What’s most important with an operation to fix the testis into the scrotum is that the testis will then be easily self-palpated to look for any abnormal lumps or growth in future and to identify any potential tumour growth early.
Laparoscopy (keyhole surgery) for Impalpable Testis
There are two situations for cryptorchidism surgery. The first is traditional surgery and the other is laparoscopic surgery. If the testicles can be palpated in the baby’s groin, traditional surgery can be performed here, but If the testes cannot be found by palpation, then laparoscopy is required to look for it in the abdomen.
For traditional surgery, the incisions are in the groin and the scrotum, each about 1 – 1.5 cm. First, the testis is identified, then released form any structures that may be holding it back, then its tunnelled and fixed into the scrotum. The operation is quick and is is done as a day procedure, usually the procedure is in the morning and your child will be discharged after lunchtime. The follow up is usually 1 week later, to check on the wounds and again 3 months later to check on the position and the quality of the testis.
If the testis is not palpable, keyhole or laparoscopic surgery is required. Upon laparoscopy, if an atrophic testis (not viable), which has shrunk significantly is seen, then it is removed. This was possibly due to an antenatal torsion of testis, before the child was born.
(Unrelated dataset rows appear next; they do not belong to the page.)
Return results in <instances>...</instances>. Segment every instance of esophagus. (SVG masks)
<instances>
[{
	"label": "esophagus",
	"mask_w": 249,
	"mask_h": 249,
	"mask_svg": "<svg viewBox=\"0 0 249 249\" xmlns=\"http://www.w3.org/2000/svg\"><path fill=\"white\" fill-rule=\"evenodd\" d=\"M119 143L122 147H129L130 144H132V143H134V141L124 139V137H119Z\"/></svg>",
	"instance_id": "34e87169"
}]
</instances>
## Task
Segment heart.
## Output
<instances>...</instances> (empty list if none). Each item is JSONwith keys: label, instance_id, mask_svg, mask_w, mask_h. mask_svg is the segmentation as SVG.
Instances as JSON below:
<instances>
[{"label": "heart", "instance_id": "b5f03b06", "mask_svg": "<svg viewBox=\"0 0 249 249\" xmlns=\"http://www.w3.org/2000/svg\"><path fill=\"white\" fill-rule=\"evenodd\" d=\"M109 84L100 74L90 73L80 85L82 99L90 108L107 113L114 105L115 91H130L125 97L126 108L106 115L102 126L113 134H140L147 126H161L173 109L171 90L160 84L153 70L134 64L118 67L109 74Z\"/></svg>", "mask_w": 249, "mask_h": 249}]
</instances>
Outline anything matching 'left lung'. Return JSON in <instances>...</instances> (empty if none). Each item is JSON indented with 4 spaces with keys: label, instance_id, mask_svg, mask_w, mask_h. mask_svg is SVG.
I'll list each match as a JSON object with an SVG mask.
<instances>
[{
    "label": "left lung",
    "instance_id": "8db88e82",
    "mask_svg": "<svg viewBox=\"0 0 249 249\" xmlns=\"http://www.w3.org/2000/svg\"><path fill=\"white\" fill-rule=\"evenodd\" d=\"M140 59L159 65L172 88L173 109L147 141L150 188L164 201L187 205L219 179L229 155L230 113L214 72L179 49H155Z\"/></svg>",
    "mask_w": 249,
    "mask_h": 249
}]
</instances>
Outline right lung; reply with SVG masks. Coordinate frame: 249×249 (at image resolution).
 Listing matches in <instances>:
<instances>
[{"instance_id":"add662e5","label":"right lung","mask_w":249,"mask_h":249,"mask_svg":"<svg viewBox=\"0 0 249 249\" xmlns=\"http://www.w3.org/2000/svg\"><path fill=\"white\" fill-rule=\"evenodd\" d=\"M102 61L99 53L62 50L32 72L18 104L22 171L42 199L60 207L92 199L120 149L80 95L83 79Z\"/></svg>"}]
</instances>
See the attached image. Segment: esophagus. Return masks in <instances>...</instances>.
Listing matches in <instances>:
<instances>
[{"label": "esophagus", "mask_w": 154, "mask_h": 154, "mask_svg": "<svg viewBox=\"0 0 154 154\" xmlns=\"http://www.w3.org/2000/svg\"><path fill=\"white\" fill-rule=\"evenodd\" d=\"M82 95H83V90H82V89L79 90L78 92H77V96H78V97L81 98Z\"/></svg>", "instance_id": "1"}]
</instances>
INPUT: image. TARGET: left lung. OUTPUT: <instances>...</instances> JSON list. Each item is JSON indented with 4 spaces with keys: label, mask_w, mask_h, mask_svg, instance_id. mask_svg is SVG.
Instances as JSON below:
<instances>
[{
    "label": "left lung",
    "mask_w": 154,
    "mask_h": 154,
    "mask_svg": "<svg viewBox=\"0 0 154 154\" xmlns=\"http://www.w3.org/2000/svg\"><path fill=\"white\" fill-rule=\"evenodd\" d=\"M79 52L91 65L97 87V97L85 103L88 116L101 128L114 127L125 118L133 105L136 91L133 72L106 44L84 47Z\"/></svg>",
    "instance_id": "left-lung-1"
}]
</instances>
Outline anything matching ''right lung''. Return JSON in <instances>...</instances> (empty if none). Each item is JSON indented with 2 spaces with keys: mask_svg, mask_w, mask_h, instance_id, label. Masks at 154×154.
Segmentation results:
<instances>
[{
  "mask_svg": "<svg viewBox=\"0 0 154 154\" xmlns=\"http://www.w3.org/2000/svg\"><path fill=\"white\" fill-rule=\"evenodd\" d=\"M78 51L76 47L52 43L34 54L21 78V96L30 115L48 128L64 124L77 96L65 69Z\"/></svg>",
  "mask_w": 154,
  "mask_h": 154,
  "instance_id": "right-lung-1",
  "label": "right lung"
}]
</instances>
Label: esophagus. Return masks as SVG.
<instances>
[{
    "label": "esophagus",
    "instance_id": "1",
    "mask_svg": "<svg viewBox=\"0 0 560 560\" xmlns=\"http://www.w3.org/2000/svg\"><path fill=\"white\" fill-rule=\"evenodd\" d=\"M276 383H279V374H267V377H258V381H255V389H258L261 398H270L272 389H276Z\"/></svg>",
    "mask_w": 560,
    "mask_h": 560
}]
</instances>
It is removed to avoid any risk of tumour formation in future of the already abnormal and non-functional testis.
If the testis is reasonably healthy looking and the length of the blood vessels to it is long enough for the testis to reach the scrotum, it will be brought down and fixed there in one sitting. However, if the blood vessels are not long enough, a two stage procedure under anaesthesia is required. The second and final procedure 3 months after the first. Again, like the open surgery for palpable undescended testis, this again is a day procedure with no need to stay overnight after the procedure.
No stitches on the testis
The technique most paediatric surgeons (but not all adult surgeons) practice to fix the testis in the scrotum is to place the testis in a pocket that is created in the scrotum without much injury of stitches into the testis. Doing this will not breach the thick natural barrier of the testis.
Whether it is traditional surgery or laparoscopic surgery, the treatment outcome is the same, that is:
1) Avoid the risk of twisting and injury to the testicles
2) Improve sperm quality
3) Reduce the risk of cancer and enable self-examination
4) Make it look good
Risks of cryptorchidism is higher in preterm infants
Premature infants have a higher risk of cryptorchidism than term born babies. Doctors will take this into consideration before deciding that the testis will not descend by itself and plan for surgery. The incidence of cryptorchidism is uniform throughout the world in terms of ethnic groups or familial background.
Lastly we in Malaysia all recognise October as the “Women’s Health Month”, from the Pink Ribbon Campaign. It emphasizes the value and importance of the self-examination for women. Many here unfortunately don’t know that November is Men’s Health Month. Here we emphasize the importance of self-examination of the testicles. The health and awareness of prostate problems are also highlighted.
Men should also pay as much attention to their own health as women are. On the part of fathers, they need to firstly do their own examinations and being aware themselves and in addition, to explain about this basic self-awareness and practice to their boys when the time comes, usually in their late teens. Paying attention to the testicles of your baby from the start will also help identify and treat any problems at the appropriate time.